The report reads: “One of the major complaints of the people of Balochistan is that although the province is resource-rich, the benefits of abundant resources have not accrued to the province’s residents, at least not to an average Baloch. The oft-cited example is that of the Saindak Copper Project”.

According to the agreement, on the one hand, China’s MCC will pocket 80 percent of the total profits. On the other hand, the federal government of Pakistan will make just 18 percent while the Government of Balochistan will receive only a bite-sized two percent of the total profits.

The provincial government holds 35 percent shares in the project while the federal government owns 15 percent, and the remaining 50 percent stakes are held by the MCC.

The report highlights how the Hub Industrial Estate, which was created to boost investment and industrial activity in the province, has so far been unable to benefit Balochistan. “Even the Hub workforce is mostly from Karachi and Sindh,” it highlighted.

Low Investments

The report explains that Balochistan has the lowest gross fixed capital formation (GFCF) in general government services among Pakistan’s four provinces. According to the Pakistan Economic Survey 2020-21, the GFCF in general government services in Balochistan was Rs. 144.5 billion as compared to Rs. 221.0 billion in Punjab, Rs. 227.6 billion in Sindh, and Rs. 183.8 billion in Khyber Pakhtunkhwa.

In terms of other indicators, such as literacy rate and labor force participation rates (LFPR), the report remarked that private investment in Balochistan is quite low. “Low investment in Quetta and Balochistan is puzzling because, apparently, there are many investment opportunities in the region,” it said.
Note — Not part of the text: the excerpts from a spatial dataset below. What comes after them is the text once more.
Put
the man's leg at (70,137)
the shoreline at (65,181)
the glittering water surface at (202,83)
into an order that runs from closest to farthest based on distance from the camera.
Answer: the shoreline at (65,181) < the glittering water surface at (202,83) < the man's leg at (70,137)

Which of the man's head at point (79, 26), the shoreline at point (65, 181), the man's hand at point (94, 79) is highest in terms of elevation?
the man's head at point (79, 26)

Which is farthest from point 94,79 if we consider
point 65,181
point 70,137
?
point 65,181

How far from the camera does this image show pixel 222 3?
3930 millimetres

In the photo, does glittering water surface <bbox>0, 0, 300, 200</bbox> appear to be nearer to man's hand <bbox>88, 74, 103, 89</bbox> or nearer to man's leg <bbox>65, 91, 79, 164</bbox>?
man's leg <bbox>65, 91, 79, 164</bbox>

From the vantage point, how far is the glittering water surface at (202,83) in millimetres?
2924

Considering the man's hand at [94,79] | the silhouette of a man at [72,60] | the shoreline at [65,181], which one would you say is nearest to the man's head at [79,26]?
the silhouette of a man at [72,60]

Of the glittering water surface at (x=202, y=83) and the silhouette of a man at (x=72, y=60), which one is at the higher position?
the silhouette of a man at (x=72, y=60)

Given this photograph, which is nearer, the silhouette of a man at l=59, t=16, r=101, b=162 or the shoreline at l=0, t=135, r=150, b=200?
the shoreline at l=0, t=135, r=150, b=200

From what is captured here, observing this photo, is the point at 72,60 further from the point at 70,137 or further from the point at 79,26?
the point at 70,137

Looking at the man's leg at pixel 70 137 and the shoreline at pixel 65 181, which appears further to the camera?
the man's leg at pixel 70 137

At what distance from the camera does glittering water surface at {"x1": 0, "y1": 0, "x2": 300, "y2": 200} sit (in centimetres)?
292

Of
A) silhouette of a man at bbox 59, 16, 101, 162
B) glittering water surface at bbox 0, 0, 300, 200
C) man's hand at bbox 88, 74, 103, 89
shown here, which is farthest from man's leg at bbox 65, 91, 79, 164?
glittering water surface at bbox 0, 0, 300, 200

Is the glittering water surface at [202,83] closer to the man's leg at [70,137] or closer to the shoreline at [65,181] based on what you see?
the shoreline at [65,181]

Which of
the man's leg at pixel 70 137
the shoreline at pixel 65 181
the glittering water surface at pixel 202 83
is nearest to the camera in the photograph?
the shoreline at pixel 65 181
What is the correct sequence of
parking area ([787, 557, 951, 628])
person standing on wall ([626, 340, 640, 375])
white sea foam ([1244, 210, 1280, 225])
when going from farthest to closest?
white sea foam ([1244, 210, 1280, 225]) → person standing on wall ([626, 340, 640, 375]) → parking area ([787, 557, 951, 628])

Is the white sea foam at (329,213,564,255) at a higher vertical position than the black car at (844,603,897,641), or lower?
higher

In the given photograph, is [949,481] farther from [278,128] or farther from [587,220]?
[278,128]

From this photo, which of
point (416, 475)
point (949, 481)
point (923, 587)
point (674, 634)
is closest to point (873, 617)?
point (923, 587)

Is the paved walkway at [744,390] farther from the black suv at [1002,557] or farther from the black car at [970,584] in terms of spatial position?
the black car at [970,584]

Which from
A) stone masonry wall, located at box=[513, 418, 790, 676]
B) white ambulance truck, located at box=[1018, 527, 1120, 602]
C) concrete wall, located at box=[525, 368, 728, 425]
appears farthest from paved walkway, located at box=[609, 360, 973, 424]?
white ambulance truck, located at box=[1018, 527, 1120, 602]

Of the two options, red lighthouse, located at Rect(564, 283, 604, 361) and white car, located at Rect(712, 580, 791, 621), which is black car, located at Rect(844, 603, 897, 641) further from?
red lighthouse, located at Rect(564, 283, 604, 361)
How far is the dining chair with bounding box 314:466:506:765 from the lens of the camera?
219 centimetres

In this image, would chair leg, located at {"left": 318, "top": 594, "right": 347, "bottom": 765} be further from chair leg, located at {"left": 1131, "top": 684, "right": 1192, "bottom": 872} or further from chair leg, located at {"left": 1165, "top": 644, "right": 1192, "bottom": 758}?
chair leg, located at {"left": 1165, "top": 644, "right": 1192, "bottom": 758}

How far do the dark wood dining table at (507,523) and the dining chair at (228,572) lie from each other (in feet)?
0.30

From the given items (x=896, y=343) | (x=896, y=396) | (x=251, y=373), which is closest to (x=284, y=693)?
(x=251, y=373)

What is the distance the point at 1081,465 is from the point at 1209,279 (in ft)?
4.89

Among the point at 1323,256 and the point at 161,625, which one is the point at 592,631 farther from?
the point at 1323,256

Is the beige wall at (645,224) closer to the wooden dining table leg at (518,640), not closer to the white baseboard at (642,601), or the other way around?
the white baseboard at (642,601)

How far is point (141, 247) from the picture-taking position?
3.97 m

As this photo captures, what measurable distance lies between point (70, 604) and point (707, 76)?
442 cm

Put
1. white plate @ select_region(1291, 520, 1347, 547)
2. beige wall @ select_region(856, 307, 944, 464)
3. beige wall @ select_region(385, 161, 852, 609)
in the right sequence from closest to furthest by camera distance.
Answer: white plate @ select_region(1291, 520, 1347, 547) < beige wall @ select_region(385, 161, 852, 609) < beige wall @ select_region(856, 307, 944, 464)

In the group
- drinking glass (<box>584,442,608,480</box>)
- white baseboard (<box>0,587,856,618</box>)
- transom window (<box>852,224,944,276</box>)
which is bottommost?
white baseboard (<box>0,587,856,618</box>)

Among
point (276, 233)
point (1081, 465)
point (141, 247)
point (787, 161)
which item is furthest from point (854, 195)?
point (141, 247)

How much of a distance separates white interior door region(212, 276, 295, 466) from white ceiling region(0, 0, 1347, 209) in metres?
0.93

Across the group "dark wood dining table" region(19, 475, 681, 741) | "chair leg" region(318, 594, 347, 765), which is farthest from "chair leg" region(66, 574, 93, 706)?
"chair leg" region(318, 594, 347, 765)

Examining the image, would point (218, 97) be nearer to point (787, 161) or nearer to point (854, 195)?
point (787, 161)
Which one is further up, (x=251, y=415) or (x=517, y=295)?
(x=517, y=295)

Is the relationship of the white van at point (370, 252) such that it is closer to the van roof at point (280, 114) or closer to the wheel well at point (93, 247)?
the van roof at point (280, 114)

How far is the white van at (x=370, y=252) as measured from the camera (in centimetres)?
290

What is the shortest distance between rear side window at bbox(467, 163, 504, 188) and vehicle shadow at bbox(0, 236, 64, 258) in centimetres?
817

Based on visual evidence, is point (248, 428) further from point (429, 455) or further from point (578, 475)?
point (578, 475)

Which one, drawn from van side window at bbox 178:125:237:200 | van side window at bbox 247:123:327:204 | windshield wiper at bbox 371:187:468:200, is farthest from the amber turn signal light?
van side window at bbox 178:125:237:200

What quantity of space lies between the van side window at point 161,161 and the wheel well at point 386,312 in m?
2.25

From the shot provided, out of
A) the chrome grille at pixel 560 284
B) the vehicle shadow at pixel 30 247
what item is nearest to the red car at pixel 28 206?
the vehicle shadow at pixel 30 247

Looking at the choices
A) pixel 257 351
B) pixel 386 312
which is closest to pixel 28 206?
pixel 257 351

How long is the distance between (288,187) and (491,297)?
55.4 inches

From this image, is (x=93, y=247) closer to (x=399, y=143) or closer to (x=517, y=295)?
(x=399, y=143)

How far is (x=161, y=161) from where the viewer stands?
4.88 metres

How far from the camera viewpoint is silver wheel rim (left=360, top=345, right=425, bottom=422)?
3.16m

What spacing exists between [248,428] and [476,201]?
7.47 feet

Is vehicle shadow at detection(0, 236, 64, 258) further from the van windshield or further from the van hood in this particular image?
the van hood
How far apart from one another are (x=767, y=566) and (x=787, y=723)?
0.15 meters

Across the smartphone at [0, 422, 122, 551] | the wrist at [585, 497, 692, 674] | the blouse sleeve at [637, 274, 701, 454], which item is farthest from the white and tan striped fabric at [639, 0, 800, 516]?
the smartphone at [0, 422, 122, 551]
Transportation and Smuggling

The closure of the Taftan and Chaman crossings has significantly harmed informal trade (smuggling) between Pakistan and Iran, as well as Afghanistan. The report suggests that individuals had relied on these trading routes for their livelihood but they have now lost those options. It read: “Even when traders possess the proper import documents, the trucks containing imported goods are stopped at no less than 20 places starting from the Chaman and Taftan borders to other cities and provinces. It delays the merchandise reaching its destinations, increases the cost due to the speed money paid, and creates frustration among the traders”.

Education

Another problem is the lack of education and a skilled labor force in Balochistan. Although education-related indicators — gross enrolment rate and development expenditure on education — are higher in Balochistan when compared to Sindh, they are quite low in comparison with Punjab and Khyber Pakhtunkhwa.

Water

The report also indicates that Balochistan’s water situation is worsening. It detailed that “Hardly 20 percent of localities are connected to the WASA water supply system. While the government believes that Quetta’s water issue would be resolved through Mangi Dam, the business community believes that the Mangi Dam water will be diverted to Defense Housing Authority (DHA) Quetta. DHA Quetta is under construction and is believed to accommodate 30,000 houses in the next ten years. Thus, Mangi Dam might resolve the problem of water availability for the future DHA residents, while the rest of the localities’ water problem would remain if it does not worsen”.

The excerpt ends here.